Faculty, PhD Student in the News

June 18, 2013 - In the News

University of Guelph faculty and students have been in the news lately. The College of Management and Economics (CME) dean, three University of Guelph professors and a PhD student have all made headlines recently.

Julia Christensen Hughes, dean of CME, wrote a column for the Globe & Mail's Higher Education section. The column looks at the changing face of education from 1970 to 2013. It examines how enrollment and financial pressures have contributed to changes in post-secondary education, as well as how students and graduates are preparing for the future. Christensen Hughes also discusses how university administrators and faculty should adapt to help students.

U of G History student Jason Wilson, who defended his PhD in May, was interviewed by CBC's The National on the Sunday, June 16 broadcast. Wilson's book, Soldiers of Song, which is based on his U of G MA thesis, was the focus, with his look at the comedic troupe that entertained soldiers during World War I and audiences after the war.

With Father’s Day approaching, Kerry Daly, dean of the College of Social and Applied Human Sciences, was interviewed by the National Post for a story on the changing role of fathers. Daly spoke about how many fathers today are more involved in their children's lives than in the past.

Daly has studied the role of fathers as co-founder of the Centre for Families, Work and Well-Being at the University of Guelph. Daly was the principal investigator of the Father Involvement Research Alliance, a national organization of researchers, practitioners and policy-makers supported by the Social Sciences and Humanities Research Council.

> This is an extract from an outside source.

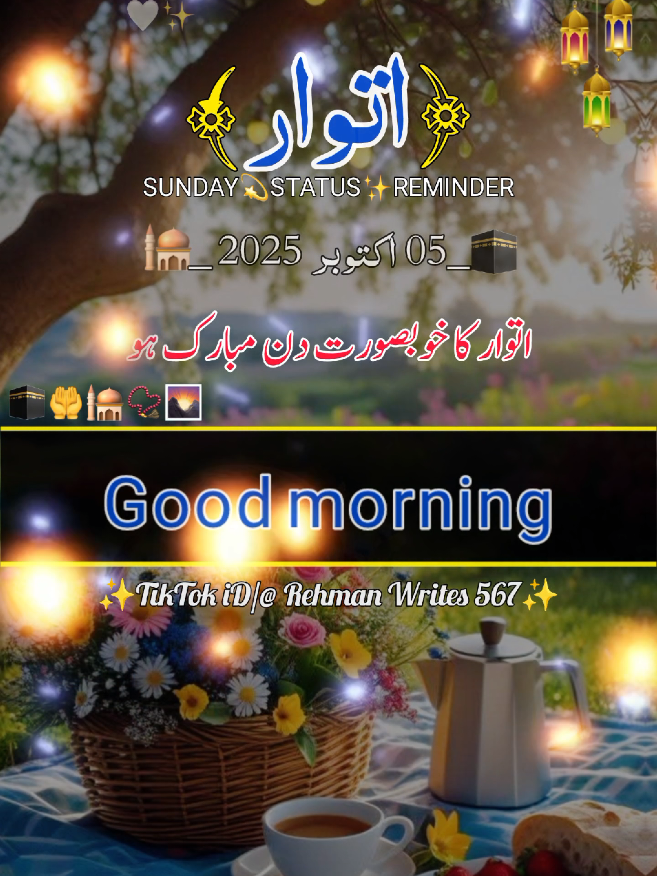 اتوار کا خوبصورت دن مبارک ہو 🌅 Good Morning🌞Sunday 🕋🤲🕌🤗  (05 october 2025) status #goodmorning #sunday2025 #deartiktokteamdontunderviewmyvideos #whatsappstatus #1billionauidition  @RehmanWrites567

David Waltner –Toews, professor emeritus in the Ontario Veterinary College, was interviewed by the Toronto Star about his new book, The Origin of Feces: What Excrement Tells Us About Evolution, Ecology and a Sustainable Society. The book looks at the over-abundance of excrement and how it can be used and treated with new and innovative methods from around the world .

Earlier, Waltner-Toews wrote about how disease moves between people and animals. He is an expert in ecohealth, or health connections among people, animals and the environment.

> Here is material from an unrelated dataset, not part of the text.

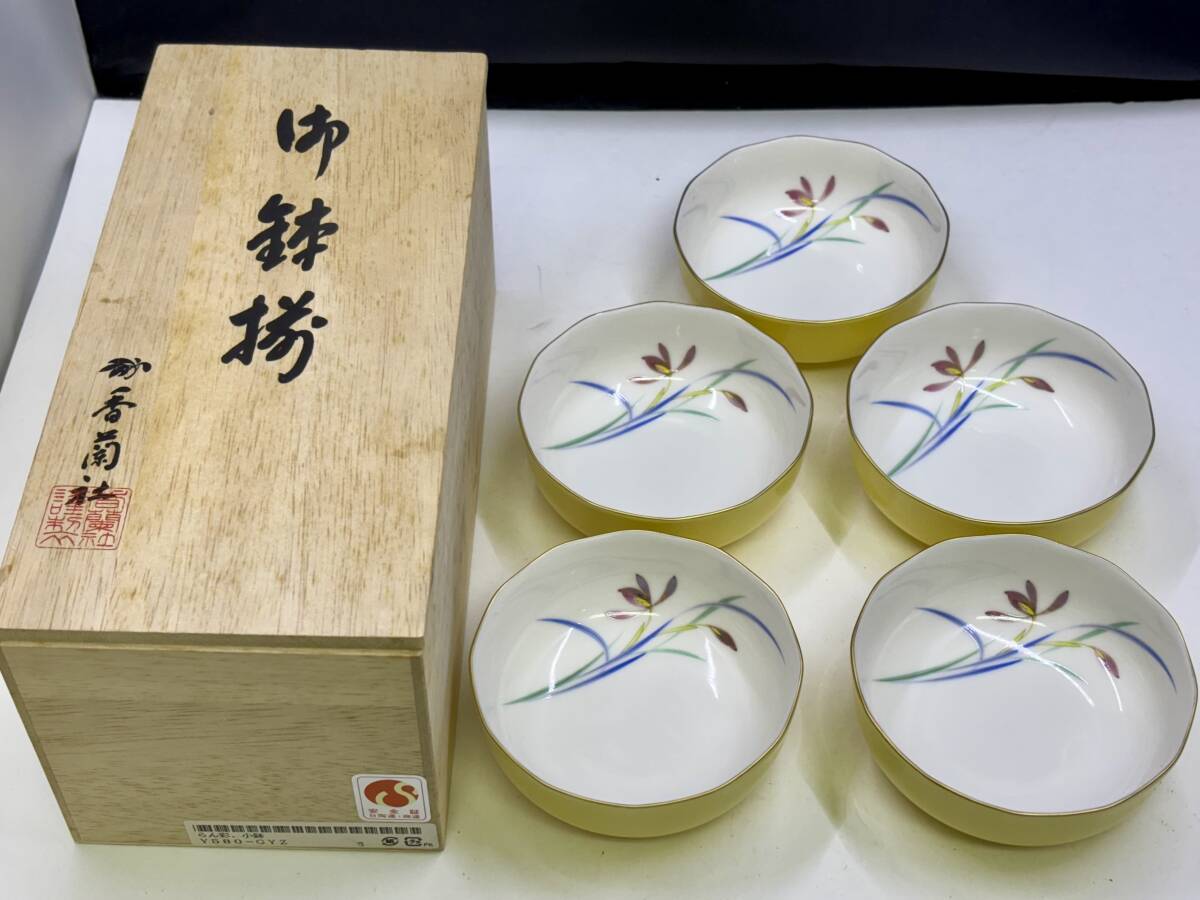 2025年最新】Yahoo!オークション -香蘭社 小鉢の中古品・新品 2025年最新】Yahoo!オークション -香蘭社 小鉢の中古品・新品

Toxicology professor Leonard Ritter spoke as head of an independent panel investigating the use in Ontario of the herbicide 2,4,5-T ("Agent Orange") in a report by CBC News. The five-member expert panel examined more than 45,000 government files and concluded that the pesticide was widely used for more than three decades before it was banned in 1980.

Ritter was named to lead the panel in 2011. He was appointed at Guelph in 1993 as a professor of environmental toxicology. He chairs the Council of Canadian Academics expert panel on the integrated testing of pesticides, which evaluates strategies for assessing and regulating pesticide risk to humans and the environment.